**Exercise**
State how many lines of the material below contain the string "closest", matching case exactly. Reply with the number alone.

(Rows from a spatial reasoning dataset)
- - -

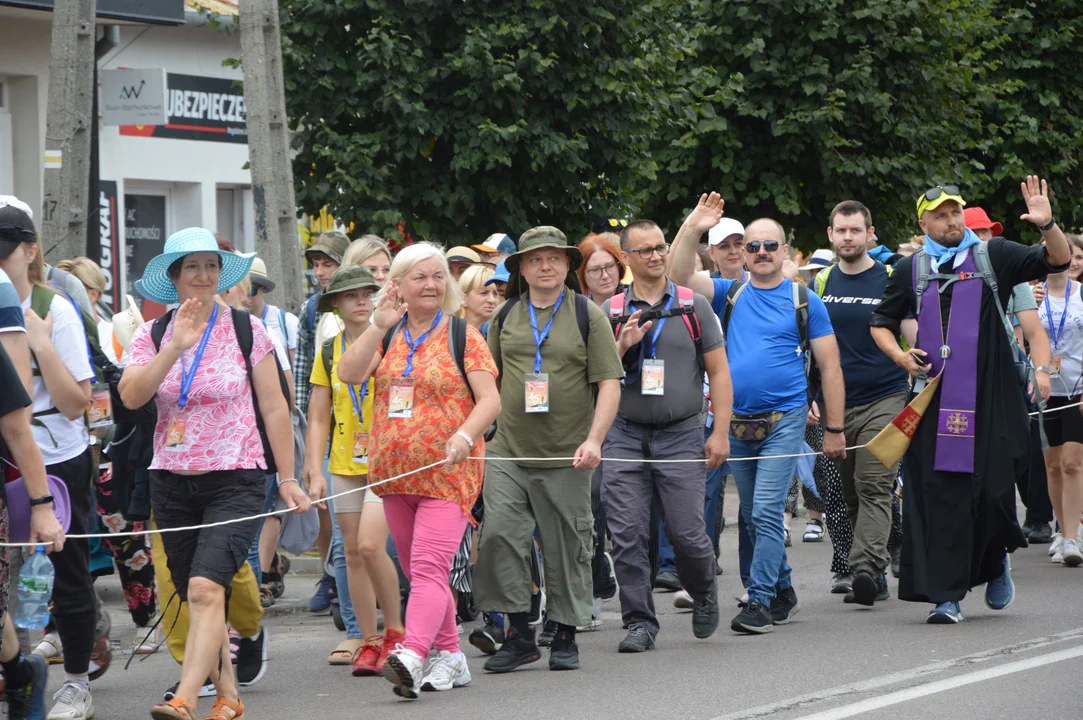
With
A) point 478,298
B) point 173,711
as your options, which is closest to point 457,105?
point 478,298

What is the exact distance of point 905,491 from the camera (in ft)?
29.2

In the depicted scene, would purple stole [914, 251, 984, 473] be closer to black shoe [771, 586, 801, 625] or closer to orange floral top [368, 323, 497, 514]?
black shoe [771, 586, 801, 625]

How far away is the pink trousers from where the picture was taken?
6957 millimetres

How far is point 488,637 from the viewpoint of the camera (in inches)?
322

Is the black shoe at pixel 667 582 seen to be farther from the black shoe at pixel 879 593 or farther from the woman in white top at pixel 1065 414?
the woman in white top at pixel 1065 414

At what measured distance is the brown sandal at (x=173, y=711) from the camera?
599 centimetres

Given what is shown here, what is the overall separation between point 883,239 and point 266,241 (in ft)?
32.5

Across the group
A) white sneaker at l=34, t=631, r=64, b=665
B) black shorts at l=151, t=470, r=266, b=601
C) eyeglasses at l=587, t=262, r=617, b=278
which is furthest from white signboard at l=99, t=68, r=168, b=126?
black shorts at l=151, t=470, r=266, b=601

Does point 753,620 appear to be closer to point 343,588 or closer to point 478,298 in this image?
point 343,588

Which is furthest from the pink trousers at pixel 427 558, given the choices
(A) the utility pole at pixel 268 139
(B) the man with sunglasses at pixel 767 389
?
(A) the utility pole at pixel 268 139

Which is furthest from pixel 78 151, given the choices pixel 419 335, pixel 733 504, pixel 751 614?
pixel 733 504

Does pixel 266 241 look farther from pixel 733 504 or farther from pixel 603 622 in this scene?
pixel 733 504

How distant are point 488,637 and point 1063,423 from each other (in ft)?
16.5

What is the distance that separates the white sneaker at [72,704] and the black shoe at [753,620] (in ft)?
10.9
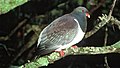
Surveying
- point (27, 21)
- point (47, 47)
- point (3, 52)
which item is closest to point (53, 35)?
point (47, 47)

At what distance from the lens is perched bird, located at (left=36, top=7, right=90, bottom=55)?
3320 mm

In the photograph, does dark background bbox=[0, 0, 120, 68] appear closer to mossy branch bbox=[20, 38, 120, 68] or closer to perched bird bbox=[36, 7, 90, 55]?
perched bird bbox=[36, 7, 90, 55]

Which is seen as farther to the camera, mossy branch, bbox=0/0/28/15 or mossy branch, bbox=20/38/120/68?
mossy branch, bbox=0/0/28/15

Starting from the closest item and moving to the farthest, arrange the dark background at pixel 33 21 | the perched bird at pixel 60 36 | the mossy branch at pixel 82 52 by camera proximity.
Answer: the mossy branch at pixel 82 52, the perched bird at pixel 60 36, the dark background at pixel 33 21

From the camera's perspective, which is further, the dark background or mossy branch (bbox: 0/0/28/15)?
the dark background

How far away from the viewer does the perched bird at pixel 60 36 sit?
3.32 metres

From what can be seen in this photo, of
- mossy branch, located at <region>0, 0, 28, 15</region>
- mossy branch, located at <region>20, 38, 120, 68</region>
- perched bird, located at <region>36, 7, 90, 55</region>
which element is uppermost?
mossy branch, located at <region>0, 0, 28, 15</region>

- - -

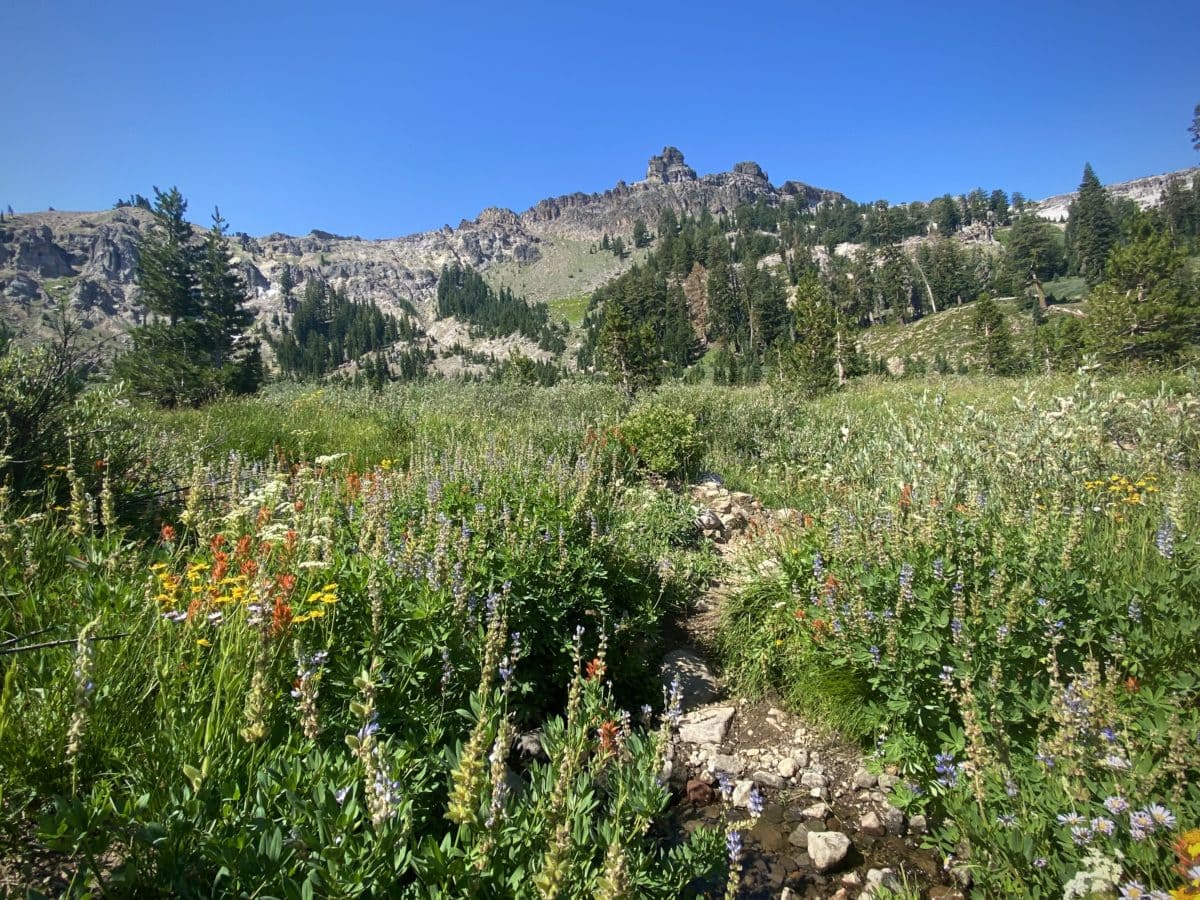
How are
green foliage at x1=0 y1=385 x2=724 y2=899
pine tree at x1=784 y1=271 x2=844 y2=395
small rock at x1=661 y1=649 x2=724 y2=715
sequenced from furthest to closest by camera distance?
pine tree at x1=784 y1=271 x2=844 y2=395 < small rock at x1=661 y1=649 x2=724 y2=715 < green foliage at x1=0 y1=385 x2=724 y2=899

- - -

**Right answer**
4